Myth #3: Using a defibrillator to restart a heart.
This may be among the most pervasive of medical myths that can be found anywhere in Hollywood: the magical defibrillator. You know the scene: doctors are scrambling to treat a patient with the telltale beeps of the heart monitor echoing over them until the worst happens, and the beep transitions into a steady single note, indicating that the patient’s heart has stopped.
The doctor turns to his nurse and shouts, “paddles!” They roll the magic death-beating machine into the room, he places the two paddles on the patient’s chest and (again) shouts, “clear!” He proceeds to use the defibrillator to literally shock the patient’s heart back to life, beating back death’s cold grip and rescuing another patient from the afterlife.
You guessed it. Defibrillators don’t work that way. In actuality, defibrillators are specialized pieces of equipment intended to stop a heart when it’s beating erratically due to specific kinds of heart failure. In effect, as a heart begins to fail, cells in the heart will attempt to keep it pumping using an electrical current of their own, but these beats prove to be erratic and uneven. Doctors will use a defibrillator to shock the heart into ceasing an erratic beat like you might hit the reset button on your computer when it’s on the fritz – but that’s very different than using the charge to restart a heart, which can actually be done with drugs.

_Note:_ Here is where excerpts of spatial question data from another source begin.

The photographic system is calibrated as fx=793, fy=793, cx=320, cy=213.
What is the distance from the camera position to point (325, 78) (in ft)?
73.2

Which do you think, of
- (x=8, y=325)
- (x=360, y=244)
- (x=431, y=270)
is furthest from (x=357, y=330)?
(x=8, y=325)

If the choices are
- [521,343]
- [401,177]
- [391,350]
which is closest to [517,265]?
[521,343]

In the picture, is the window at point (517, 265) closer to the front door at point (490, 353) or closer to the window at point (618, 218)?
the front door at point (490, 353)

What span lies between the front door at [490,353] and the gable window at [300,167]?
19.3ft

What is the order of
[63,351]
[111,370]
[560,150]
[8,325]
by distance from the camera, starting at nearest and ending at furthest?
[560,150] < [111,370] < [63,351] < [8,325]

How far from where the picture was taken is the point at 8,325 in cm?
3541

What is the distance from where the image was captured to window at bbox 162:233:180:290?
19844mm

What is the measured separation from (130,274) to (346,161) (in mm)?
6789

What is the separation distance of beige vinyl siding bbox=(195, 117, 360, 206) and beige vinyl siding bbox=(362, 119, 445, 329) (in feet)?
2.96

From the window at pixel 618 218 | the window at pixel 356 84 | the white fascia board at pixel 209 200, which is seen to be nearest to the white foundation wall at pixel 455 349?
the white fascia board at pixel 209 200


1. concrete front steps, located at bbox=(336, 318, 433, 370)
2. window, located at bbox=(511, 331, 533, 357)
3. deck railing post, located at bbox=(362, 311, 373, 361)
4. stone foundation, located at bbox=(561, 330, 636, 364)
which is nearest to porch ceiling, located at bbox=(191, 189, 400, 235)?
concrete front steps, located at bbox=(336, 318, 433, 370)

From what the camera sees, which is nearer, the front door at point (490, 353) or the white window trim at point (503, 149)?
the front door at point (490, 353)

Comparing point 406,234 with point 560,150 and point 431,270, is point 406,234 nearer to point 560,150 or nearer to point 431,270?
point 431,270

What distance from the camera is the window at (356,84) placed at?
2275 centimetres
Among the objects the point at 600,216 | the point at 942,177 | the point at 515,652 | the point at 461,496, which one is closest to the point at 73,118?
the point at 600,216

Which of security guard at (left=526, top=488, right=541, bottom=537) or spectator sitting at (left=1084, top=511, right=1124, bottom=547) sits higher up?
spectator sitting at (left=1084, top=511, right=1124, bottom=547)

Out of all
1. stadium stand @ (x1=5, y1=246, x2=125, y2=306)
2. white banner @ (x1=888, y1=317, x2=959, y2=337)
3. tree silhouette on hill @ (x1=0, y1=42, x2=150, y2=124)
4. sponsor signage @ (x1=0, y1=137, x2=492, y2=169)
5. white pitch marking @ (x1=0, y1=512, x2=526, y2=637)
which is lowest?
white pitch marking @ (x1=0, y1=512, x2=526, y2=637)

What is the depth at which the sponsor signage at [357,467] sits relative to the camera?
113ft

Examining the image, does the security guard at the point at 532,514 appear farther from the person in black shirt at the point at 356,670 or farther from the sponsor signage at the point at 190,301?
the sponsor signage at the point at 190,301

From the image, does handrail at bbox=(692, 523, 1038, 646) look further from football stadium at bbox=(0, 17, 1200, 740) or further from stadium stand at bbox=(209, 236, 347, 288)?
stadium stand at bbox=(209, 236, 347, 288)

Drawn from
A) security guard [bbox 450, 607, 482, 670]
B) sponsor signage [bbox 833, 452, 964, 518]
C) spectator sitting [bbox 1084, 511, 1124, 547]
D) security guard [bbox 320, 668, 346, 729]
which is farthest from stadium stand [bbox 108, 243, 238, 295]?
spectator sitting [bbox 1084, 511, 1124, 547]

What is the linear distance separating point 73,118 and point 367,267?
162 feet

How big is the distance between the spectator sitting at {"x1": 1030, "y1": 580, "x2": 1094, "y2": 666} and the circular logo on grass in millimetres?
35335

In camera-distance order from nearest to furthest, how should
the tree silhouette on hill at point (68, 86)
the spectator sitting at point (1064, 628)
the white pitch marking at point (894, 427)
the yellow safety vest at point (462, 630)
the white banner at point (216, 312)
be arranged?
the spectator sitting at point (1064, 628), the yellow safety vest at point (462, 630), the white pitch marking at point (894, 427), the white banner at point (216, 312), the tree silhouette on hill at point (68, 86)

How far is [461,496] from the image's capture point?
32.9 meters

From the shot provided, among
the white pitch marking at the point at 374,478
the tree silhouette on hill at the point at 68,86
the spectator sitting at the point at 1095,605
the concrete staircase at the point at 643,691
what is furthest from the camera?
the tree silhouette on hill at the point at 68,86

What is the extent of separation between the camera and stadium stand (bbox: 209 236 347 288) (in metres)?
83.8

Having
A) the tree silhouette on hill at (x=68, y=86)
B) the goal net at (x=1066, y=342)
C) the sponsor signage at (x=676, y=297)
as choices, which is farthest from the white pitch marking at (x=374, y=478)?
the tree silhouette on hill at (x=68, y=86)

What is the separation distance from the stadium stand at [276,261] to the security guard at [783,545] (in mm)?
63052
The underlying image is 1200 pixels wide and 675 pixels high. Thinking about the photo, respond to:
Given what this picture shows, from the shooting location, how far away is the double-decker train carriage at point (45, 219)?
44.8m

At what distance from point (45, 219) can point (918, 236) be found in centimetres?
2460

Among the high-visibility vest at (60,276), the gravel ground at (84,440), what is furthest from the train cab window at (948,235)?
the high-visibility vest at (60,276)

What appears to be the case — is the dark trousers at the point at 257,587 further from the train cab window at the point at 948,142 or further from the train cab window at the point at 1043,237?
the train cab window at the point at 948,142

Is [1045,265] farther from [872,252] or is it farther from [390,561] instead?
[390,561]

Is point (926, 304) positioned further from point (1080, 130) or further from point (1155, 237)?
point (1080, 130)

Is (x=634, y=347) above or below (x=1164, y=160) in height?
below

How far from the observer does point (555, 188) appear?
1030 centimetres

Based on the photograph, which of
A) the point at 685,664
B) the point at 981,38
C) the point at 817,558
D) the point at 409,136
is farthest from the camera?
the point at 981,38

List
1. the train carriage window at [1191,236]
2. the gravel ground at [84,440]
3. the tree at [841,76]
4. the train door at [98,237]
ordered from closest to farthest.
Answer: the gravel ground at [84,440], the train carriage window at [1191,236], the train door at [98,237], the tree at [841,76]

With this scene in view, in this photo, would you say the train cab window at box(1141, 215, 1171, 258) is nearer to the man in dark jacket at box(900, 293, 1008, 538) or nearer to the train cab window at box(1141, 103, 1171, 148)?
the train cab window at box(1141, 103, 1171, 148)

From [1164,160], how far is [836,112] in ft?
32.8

On the website for AED, a company that makes defibrillators, they explain what doctors actually do when a patient’s heart stops:
“When a person’s heart stops in a hospital and goes into the long beeeeeeeeeeeep noise, doctors will be rushing chaotically, but instead of grabbing paddles—they will be switching off chest compressions (CPR) to keep blood flowing to vital organs and trying to quickly solve the underlying problem of why the heart has stopped.” They write.
“Beyond that, medical professionals must administer drugs into the patient’s circulation to stimulate the electrical activity of the heart to start up again. If doctors can’t get the heart to restart in a reasonable amount of time, the patient will likely suffer so much brain damage that it’s more reasonable to stop efforts and let them go.”